* [Task prompt] Write out all of the records, keeping each one exactly as written.
** Opening Extracted records block **
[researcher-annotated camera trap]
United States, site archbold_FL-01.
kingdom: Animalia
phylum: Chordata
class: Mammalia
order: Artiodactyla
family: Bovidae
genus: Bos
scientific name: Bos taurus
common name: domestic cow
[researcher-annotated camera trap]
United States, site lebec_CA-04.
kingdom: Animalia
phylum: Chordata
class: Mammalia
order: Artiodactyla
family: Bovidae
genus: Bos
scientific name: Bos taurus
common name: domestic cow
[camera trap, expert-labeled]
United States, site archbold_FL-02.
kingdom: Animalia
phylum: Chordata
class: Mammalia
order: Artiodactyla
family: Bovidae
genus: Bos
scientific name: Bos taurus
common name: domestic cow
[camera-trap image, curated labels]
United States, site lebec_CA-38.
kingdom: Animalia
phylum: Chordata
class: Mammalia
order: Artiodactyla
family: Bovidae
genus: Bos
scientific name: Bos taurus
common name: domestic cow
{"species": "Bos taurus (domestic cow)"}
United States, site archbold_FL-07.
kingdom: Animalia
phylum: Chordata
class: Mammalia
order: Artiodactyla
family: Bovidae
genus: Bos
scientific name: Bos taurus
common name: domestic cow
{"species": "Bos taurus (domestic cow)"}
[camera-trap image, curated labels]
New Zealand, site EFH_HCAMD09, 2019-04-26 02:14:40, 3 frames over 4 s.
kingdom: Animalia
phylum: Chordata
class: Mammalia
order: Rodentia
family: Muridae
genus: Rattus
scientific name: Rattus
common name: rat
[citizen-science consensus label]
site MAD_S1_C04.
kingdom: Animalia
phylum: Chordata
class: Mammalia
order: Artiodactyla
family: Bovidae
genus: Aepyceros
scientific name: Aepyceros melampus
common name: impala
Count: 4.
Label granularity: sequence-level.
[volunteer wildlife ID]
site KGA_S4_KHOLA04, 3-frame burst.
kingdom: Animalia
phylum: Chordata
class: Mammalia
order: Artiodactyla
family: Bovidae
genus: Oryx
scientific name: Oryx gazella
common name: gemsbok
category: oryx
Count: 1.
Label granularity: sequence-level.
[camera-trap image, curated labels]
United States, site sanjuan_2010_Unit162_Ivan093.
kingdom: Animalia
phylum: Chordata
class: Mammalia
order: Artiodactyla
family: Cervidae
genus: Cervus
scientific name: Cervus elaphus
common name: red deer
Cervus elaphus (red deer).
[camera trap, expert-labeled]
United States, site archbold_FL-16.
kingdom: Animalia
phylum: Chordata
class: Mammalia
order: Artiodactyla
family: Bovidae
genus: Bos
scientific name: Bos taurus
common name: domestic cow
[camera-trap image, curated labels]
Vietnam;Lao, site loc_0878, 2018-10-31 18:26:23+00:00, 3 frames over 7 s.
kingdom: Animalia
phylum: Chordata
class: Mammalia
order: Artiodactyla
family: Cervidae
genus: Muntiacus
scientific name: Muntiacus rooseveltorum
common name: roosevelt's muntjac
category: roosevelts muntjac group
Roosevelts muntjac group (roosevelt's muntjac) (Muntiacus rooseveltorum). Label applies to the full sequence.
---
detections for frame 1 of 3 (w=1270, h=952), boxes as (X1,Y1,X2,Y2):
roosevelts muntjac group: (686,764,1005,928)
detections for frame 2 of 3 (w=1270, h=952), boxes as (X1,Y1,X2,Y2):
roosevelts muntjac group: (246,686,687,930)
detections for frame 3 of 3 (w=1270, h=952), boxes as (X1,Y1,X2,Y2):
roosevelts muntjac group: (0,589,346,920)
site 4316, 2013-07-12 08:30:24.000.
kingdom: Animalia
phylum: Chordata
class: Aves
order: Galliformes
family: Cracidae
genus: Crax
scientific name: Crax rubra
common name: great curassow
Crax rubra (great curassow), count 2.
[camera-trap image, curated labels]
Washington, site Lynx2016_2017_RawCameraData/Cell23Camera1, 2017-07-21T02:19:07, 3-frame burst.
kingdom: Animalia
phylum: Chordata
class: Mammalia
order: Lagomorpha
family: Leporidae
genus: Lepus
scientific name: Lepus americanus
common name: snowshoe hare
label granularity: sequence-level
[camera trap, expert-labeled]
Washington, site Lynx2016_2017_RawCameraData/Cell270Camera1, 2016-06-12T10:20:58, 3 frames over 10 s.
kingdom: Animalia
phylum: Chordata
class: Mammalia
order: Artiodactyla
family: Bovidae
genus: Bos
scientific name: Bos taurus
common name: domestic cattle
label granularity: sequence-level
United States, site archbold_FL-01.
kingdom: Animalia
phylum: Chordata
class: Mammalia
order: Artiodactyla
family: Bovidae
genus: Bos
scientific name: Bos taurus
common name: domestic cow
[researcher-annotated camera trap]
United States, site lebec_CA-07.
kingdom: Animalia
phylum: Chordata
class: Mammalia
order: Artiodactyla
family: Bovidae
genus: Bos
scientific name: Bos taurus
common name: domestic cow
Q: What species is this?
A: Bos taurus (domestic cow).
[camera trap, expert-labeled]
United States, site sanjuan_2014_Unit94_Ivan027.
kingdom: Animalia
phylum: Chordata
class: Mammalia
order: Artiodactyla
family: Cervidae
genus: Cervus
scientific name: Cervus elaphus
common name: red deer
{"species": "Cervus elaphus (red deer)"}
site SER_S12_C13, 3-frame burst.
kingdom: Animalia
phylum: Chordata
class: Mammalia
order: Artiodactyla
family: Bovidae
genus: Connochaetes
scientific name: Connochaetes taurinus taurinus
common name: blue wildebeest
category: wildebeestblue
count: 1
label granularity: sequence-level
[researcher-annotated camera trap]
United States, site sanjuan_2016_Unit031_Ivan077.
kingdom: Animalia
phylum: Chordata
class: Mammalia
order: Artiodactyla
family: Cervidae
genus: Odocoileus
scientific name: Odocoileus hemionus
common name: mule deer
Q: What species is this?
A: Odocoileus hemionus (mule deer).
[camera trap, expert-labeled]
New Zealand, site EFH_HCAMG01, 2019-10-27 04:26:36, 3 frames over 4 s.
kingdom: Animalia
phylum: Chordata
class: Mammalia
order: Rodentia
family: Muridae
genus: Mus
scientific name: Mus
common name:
** Closing Extracted records block **
* [Solution for this task]
[researcher-annotated camera trap]
United States, site archbold_FL-01.
kingdom: Animalia
phylum: Chordata
class: Mammalia
order: Artiodactyla
family: Bovidae
genus: Bos
scientific name: Bos taurus
common name: domestic cow
[researcher-annotated camera trap]
United States, site lebec_CA-04.
kingdom: Animalia
phylum: Chordata
class: Mammalia
order: Artiodactyla
family: Bovidae
genus: Bos
scientific name: Bos taurus
common name: domestic cow
[camera trap, expert-labeled]
United States, site archbold_FL-02.
kingdom: Animalia
phylum: Chordata
class: Mammalia
order: Artiodactyla
family: Bovidae
genus: Bos
scientific name: Bos taurus
common name: domestic cow
[camera-trap image, curated labels]
United States, site lebec_CA-38.
kingdom: Animalia
phylum: Chordata
class: Mammalia
order: Artiodactyla
family: Bovidae
genus: Bos
scientific name: Bos taurus
common name: domestic cow
{"species": "Bos taurus (domestic cow)"}
United States, site archbold_FL-07.
kingdom: Animalia
phylum: Chordata
class: Mammalia
order: Artiodactyla
family: Bovidae
genus: Bos
scientific name: Bos taurus
common name: domestic cow
{"species": "Bos taurus (domestic cow)"}
[camera-trap image, curated labels]
New Zealand, site EFH_HCAMD09, 2019-04-26 02:14:40, 3 frames over 4 s.
kingdom: Animalia
phylum: Chordata
class: Mammalia
order: Rodentia
family: Muridae
genus: Rattus
scientific name: Rattus
common name: rat
[citizen-science consensus label]
site MAD_S1_C04.
kingdom: Animalia
phylum: Chordata
class: Mammalia
order: Artiodactyla
family: Bovidae
genus: Aepyceros
scientific name: Aepyceros melampus
common name: impala
Count: 4.
Label granularity: sequence-level.
[volunteer wildlife ID]
site KGA_S4_KHOLA04, 3-frame burst.
kingdom: Animalia
phylum: Chordata
class: Mammalia
order: Artiodactyla
family: Bovidae
genus: Oryx
scientific name: Oryx gazella
common name: gemsbok
category: oryx
Count: 1.
Label granularity: sequence-level.
[camera-trap image, curated labels]
United States, site sanjuan_2010_Unit162_Ivan093.
kingdom: Animalia
phylum: Chordata
class: Mammalia
order: Artiodactyla
family: Cervidae
genus: Cervus
scientific name: Cervus elaphus
common name: red deer
Cervus elaphus (red deer).
[camera trap, expert-labeled]
United States, site archbold_FL-16.
kingdom: Animalia
phylum: Chordata
class: Mammalia
order: Artiodactyla
family: Bovidae
genus: Bos
scientific name: Bos taurus
common name: domestic cow
[camera-trap image, curated labels]
Vietnam;Lao, site loc_0878, 2018-10-31 18:26:23+00:00, 3 frames over 7 s.
kingdom: Animalia
phylum: Chordata
class: Mammalia
order: Artiodactyla
family: Cervidae
genus: Muntiacus
scientific name: Muntiacus rooseveltorum
common name: roosevelt's muntjac
category: roosevelts muntjac group
Roosevelts muntjac group (roosevelt's muntjac) (Muntiacus rooseveltorum). Label applies to the full sequence.
---
detections for frame 1 of 3 (w=1270, h=952), boxes as (X1,Y1,X2,Y2):
roosevelts muntjac group: (686,764,1005,928)
detections for frame 2 of 3 (w=1270, h=952), boxes as (X1,Y1,X2,Y2):
roosevelts muntjac group: (246,686,687,930)
detections for frame 3 of 3 (w=1270, h=952), boxes as (X1,Y1,X2,Y2):
roosevelts muntjac group: (0,589,346,920)
site 4316, 2013-07-12 08:30:24.000.
kingdom: Animalia
phylum: Chordata
class: Aves
order: Galliformes
family: Cracidae
genus: Crax
scientific name: Crax rubra
common name: great curassow
Crax rubra (great curassow), count 2.
[camera-trap image, curated labels]
Washington, site Lynx2016_2017_RawCameraData/Cell23Camera1, 2017-07-21T02:19:07, 3-frame burst.
kingdom: Animalia
phylum: Chordata
class: Mammalia
order: Lagomorpha
family: Leporidae
genus: Lepus
scientific name: Lepus americanus
common name: snowshoe hare
label granularity: sequence-level
[camera trap, expert-labeled]
Washington, site Lynx2016_2017_RawCameraData/Cell270Camera1, 2016-06-12T10:20:58, 3 frames over 10 s.
kingdom: Animalia
phylum: Chordata
class: Mammalia
order: Artiodactyla
family: Bovidae
genus: Bos
scientific name: Bos taurus
common name: domestic cattle
label granularity: sequence-level
United States, site archbold_FL-01.
kingdom: Animalia
phylum: Chordata
class: Mammalia
order: Artiodactyla
family: Bovidae
genus: Bos
scientific name: Bos taurus
common name: domestic cow
[researcher-annotated camera trap]
United States, site lebec_CA-07.
kingdom: Animalia
phylum: Chordata
class: Mammalia
order: Artiodactyla
family: Bovidae
genus: Bos
scientific name: Bos taurus
common name: domestic cow
Q: What species is this?
A: Bos taurus (domestic cow).
[camera trap, expert-labeled]
United States, site sanjuan_2014_Unit94_Ivan027.
kingdom: Animalia
phylum: Chordata
class: Mammalia
order: Artiodactyla
family: Cervidae
genus: Cervus
scientific name: Cervus elaphus
common name: red deer
{"species": "Cervus elaphus (red deer)"}
site SER_S12_C13, 3-frame burst.
kingdom: Animalia
phylum: Chordata
class: Mammalia
order: Artiodactyla
family: Bovidae
genus: Connochaetes
scientific name: Connochaetes taurinus taurinus
common name: blue wildebeest
category: wildebeestblue
count: 1
label granularity: sequence-level
[researcher-annotated camera trap]
United States, site sanjuan_2016_Unit031_Ivan077.
kingdom: Animalia
phylum: Chordata
class: Mammalia
order: Artiodactyla
family: Cervidae
genus: Odocoileus
scientific name: Odocoileus hemionus
common name: mule deer
Q: What species is this?
A: Odocoileus hemionus (mule deer).
[camera trap, expert-labeled]
New Zealand, site EFH_HCAMG01, 2019-10-27 04:26:36, 3 frames over 4 s.
kingdom: Animalia
phylum: Chordata
class: Mammalia
order: Rodentia
family: Muridae
genus: Mus
scientific name: Mus
common name:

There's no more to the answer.